L.A. has failed to collect $48 million in overdue fees from apartment owners, audit finds [Updated]
Los Angeles has failed to collect on an estimated $48 million in fees that it charges to the owners of apartment buildings to pay for city inspections and other programs, according to an audit prepared by city Controller Wendy Greuel.
The review of the Housing Department's billing practices found that three-fourths of that money was five or more months overdue. And an estimated $17.6 million came from accounts that were more than 2 years old, the audit states.

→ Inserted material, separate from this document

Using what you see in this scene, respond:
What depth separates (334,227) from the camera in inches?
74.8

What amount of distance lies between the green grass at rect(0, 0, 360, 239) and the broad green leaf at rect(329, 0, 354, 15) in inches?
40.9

Greuel planned to discuss her findings at a Tuesday morning press conference with Doug Guthrie, the man picked by Mayor Antonio Villaraigosa to run the Housing Department. In her report, she said the agency should turn over a far greater share of its overdue fees to collection agencies.
Unpaid bills are an ongoing worry for Greuel and City Hall, which faces a shortfall of nearly $350 million in the budget year that starts July 1. A panel convened to study the issue found that $232 million in nontax invoices were more than two years overdue and therefore nearly impossible to collect.
The fees studied in the audit are charged to landlords and help ensure that apartments are properly maintained and rents are not increased beyond the amount established by the city's rent stabilization ordinance, according to Greuel's office. The council is debating a proposal that would reduce the amount that the city's landlords can charge in rent-controlled apartments in years when inflation is 2% or less.
[Updated at 10:28 a.m.: Guthrie described the audit as an “excellent report” and said much of the $48 million comes from delinquent fees and penalties that are imposed for late payments.
“We can do a much better job both in writing off those fees that are uncollectible and doing a better job of just managing that aspect of the program,” he said.]